Long Oar Bay is sheltered from the south-westerly winds by Great Castle Head where a lighthouse (now demolished) once stood. The headland is the site of an Iron Age Fort and the coast path cuts through its earth embankment.
LINDSWAY BAY
This very lovely beach had a large expanse of firm sand at low tide but at very high tide the sand is covered. The beach has no car park and access is by parking at the sports field in St. Ishmaels village and following the asphalted foot path to the cliff edge (it starts at the public toilets). There is a very steep set of stone steps down the cliff face that some find daunting (usually adults rather than children).
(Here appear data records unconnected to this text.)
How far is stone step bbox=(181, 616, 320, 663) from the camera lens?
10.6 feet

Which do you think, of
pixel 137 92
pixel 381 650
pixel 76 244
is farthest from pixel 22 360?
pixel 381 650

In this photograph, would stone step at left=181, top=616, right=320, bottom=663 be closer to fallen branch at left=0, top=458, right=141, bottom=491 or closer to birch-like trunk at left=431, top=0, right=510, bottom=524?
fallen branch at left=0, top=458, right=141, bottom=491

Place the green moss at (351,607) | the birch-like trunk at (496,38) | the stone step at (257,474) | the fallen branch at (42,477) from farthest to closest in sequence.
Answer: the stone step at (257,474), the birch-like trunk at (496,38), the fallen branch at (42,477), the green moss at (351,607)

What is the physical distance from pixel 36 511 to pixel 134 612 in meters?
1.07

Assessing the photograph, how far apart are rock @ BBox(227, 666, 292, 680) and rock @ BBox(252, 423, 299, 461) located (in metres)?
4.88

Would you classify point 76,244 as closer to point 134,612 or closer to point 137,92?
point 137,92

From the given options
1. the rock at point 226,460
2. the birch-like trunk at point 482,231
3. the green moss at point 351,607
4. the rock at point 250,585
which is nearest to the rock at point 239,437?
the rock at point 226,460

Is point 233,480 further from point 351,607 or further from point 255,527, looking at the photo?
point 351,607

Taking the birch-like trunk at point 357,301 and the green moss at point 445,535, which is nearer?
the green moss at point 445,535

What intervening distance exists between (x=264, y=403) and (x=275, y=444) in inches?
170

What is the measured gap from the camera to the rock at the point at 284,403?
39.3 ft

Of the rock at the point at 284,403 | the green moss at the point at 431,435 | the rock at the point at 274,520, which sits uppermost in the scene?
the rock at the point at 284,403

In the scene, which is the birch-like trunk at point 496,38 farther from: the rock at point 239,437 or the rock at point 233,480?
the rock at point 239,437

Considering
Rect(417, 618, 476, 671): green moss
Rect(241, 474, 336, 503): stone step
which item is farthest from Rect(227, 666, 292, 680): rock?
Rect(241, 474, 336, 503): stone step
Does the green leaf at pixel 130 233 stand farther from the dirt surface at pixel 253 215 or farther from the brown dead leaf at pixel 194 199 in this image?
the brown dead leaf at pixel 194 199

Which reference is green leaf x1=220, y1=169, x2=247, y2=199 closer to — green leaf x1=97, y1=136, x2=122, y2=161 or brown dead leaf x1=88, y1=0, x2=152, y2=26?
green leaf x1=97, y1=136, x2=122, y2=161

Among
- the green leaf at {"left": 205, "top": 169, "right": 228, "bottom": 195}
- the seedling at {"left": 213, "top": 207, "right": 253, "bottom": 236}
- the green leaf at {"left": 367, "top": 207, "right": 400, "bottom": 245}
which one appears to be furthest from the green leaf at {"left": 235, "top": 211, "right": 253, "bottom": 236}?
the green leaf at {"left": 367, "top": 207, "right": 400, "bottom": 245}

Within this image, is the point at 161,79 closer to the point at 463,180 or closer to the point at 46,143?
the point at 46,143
In August 2013 there was a fire on the cliff and parts of the path down to the beach lost their vegetation screen so that there are now steep drops onto the beach, making the path temporarily unsuitable for visitors. The beach is never crowded like Sandy Haven and there are rock pools with crabs and shrimps in which children can play. It was very popular with my family at the time we had four small children as after a day on the beach we would all go to the Brooke Inn in the middle of St. Ishmaels village and have supper and cider in the gardens as the sun set alongside the brook. Lindsway Bay is famous in Pembrokeshire because of a visit by the Royal Yacht Britannia to the Milford Haven waterway in 1955. On Sunday 7th August a young Queen Elizabeth accompanied by Price Charles (then ages 7 years) and a young Princess Anne (then aged 5 years) were taken by ships launch to Lindsway Beach where they walked and swam.
MONKS HAVEN
This small shingle and pebble beach is accessed from the car park at the church. Follow a footpath behind the graveyard and a large house, past a large pond caused by damming the valley stream and then through an old stone estate wall onto the beach. The valley is the site of an old monastery and some of the ivy covered ruins can be glimpsed from the footpath. The wall was part of the Trewarren Estate developed by a 19th century squire who is still remembered. In addition to high estate walls he built a small folly tower on the cliff edge a part of which has now crumbled down the cliff face. The folly can be found by following the coast path from the beach back towards Milford Haven for a short distance. The squire was also famous for putting exotic plants on the estate and clumps of bamboo were still growing in the 1980s.
Between Lindsway Bay and Monks Haven is Watch House point where the remains of a World War I gun emplacement and watch tower are heavily overgrown on the cliff top and on the cliff face.